- GOAL -
Return every record below exactly as written, omitting any pictures.

- RECORDS SHOWN -
┄┄┄┄┄┄

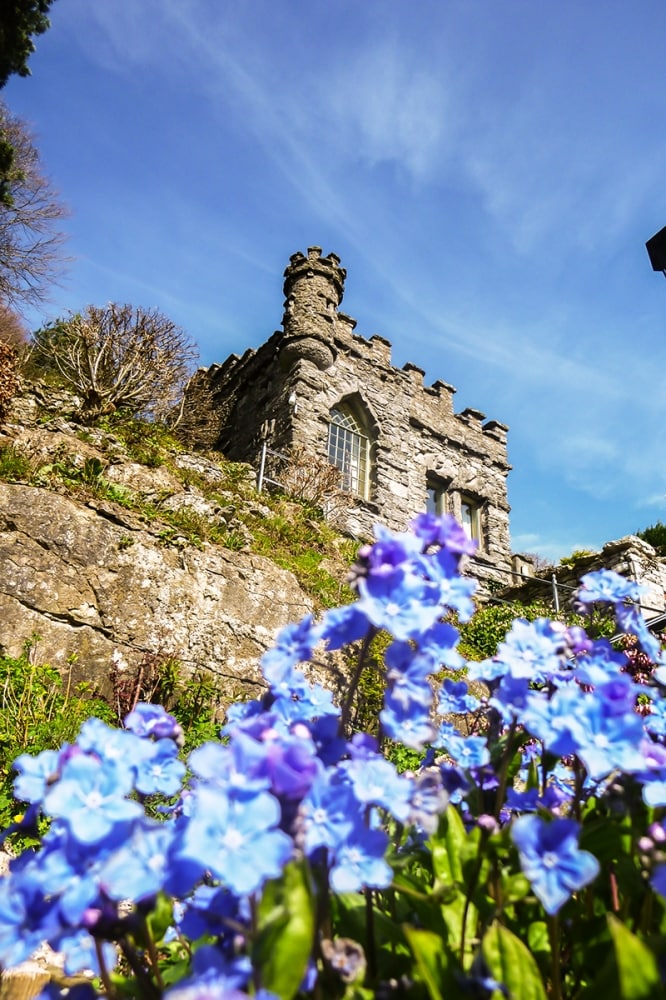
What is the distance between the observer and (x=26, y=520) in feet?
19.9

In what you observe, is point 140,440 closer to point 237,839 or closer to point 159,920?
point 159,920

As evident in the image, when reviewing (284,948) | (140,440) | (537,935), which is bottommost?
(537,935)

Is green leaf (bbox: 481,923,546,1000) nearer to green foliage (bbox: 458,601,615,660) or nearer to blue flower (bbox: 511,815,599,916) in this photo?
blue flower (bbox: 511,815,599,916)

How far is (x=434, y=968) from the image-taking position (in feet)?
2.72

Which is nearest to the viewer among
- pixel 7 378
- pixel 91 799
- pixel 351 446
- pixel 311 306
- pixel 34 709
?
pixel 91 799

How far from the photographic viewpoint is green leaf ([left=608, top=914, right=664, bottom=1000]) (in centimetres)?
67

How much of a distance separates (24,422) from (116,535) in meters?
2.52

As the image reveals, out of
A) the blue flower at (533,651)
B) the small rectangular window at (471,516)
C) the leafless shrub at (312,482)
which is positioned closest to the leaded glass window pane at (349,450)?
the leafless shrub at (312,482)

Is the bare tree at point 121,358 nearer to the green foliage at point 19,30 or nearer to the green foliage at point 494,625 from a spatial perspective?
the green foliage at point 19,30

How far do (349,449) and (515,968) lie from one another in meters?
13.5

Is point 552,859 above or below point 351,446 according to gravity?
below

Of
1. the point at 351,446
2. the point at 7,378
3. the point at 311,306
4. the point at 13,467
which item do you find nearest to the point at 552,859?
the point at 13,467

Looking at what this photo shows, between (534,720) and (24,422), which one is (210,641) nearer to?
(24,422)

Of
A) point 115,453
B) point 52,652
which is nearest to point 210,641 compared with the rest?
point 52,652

┄┄┄┄┄┄

- SOLUTION TO THE PROBLEM -
What is the distance between the observer and (x=26, y=520) in feet?
19.9

In what you observe, is point 140,440 closer to point 237,839 or closer to point 159,920?
point 159,920

As evident in the image, when reviewing (284,948) | (140,440) | (537,935), which is bottommost?
(537,935)

Is green leaf (bbox: 481,923,546,1000) nearer to green foliage (bbox: 458,601,615,660) or nearer to blue flower (bbox: 511,815,599,916) in this photo?
blue flower (bbox: 511,815,599,916)

How far is (x=434, y=968) from the image-taking position (in feet)?
2.72

Which is nearest to the viewer among
- pixel 7 378
- pixel 91 799
- pixel 351 446
- pixel 311 306
- pixel 34 709
?
pixel 91 799

How far from the photographic viewpoint is green leaf ([left=608, top=914, right=664, bottom=1000]) (in centimetres)?
67

How much of a distance separates (24,422) from (116,535) in meters?
2.52

As the image reveals, out of
A) the blue flower at (533,651)
B) the small rectangular window at (471,516)
C) the leafless shrub at (312,482)
which is positioned closest to the leaded glass window pane at (349,450)?
the leafless shrub at (312,482)

Is the bare tree at point 121,358 nearer to the green foliage at point 19,30 or nearer to the green foliage at point 494,625 from a spatial perspective?
the green foliage at point 19,30

How far do (349,449) and (515,968) lie from one another in meters?
13.5

Is point 552,859 above or below point 351,446 according to gravity?
below

Of
1. the point at 351,446
2. the point at 7,378
3. the point at 311,306
4. the point at 13,467
which item do you find nearest to the point at 552,859?
the point at 13,467

Looking at what this photo shows, between (534,720) and (24,422), which one is (210,641) nearer to?
(24,422)

Of
A) point 115,453
B) point 52,652
which is nearest to point 210,641 compared with the rest?
point 52,652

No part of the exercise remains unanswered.